Premium
Pharmacokinetics of Certoparin During In Vitro and In Vivo Dialysis
Author(s) -
Krieter Detlef H.,
Fink Susanne,
Dorsch Oliver,
Harenberg Job,
Melzer Nima,
Wanner Christoph,
Lemke HorstDieter
Publication year - 2015
Publication title -
artificial organs
Language(s) - English
Resource type - Journals
SCImago Journal Rank - 0.684
H-Index - 76
eISSN - 1525-1594
pISSN - 0160-564X
DOI - 10.1111/aor.12475
Subject(s) - hemodialysis , dialysis , pharmacokinetics , chemistry , dialysis tubing , low molecular weight heparin , pharmacology , in vitro , in vivo , hemofiltration , heparin , medicine , urology , chromatography , surgery , membrane , biochemistry , biology , microbiology and biotechnology
Abstract The efficacy and safety of certoparin in the prophylaxis of clotting during hemodialysis have recently been proven. Different to other low‐molecular weight heparins ( LMWH s), certoparin does not accumulate in maintenance dialysis patients for unknown reasons. The purpose of the present study was to examine the impact of the dialysis procedure on the removal of certoparin. In a subgroup of the MEMBRANE study consisting of 12 patients, the pharmacokinetics of certoparin during hemodialysis was determined by means of the anti‐ X a activity. In addition, the elimination of certoparin into continuously collected dialysate was assessed. Further, in vitro experiments with human blood‐simulating high‐flux hemodialysis and hemofiltration were performed to quantify the elimination and the sieving coefficients S K of the two LMWH s certoparin and enoxaparin compared with unfractionated heparin ( UFH ). The surrogate marker middle molecules inulin and myoglobin served as reference solutes during the experiments. Finally, the adsorption of 125 iodine‐radiolabeled certoparin onto the synthetic dialysis membrane was quantified. The clinical study reconfirmed the absence of bioaccumulation of certoparin with anti‐ X a activities between <0.01 and 0.02 IU/mL after 24 h. A short plasma half‐life time of 2.0 ± 0.7 h was determined during hemodialysis. Of the total certoparin dose injected intravenously prior to hemodialysis, only 2.7% was eliminated into dialysate. The in vitro experiments further revealed only 6% of certoparin to be adsorbed onto the dialysis membrane. The anti‐ X a activities of certoparin and enoxaparin slowly declined during in vitro hemofiltration to 87.3 ± 5.5 and 82.5 ± 9.4% of baseline, respectively, while inulin and myoglobin concentrations rapidly decreased.

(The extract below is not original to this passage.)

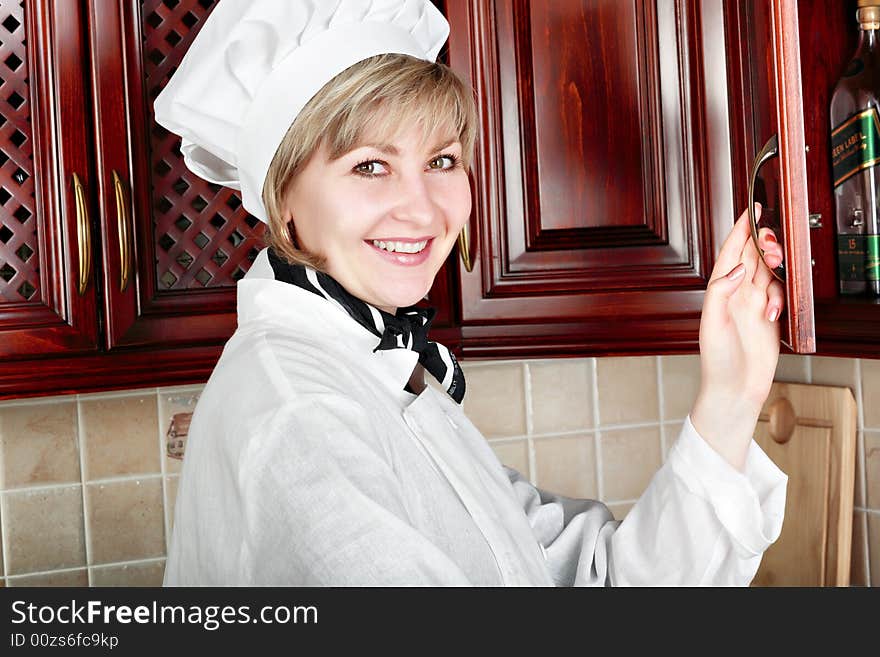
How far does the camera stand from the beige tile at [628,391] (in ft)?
6.19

The anti‐ X a activity of UFH remained unchanged. The S K of both LMWH and UFH was very low in hemofiltration and particularly in hemodialysis with values ≤0.1. The elimination kinetics during hemodialysis suggests strong protein‐binding of certoparin. Different from LMWH significantly cleared by the kidneys, the relatively short half‐life time of certoparin of only 2 h during hemodialysis allows a more reliable control of the anti‐coagulatory effects and decreases the risk of bleeding complications. Dialytic removal does not significantly contribute to the clearance of certoparin in maintenance dialysis patients.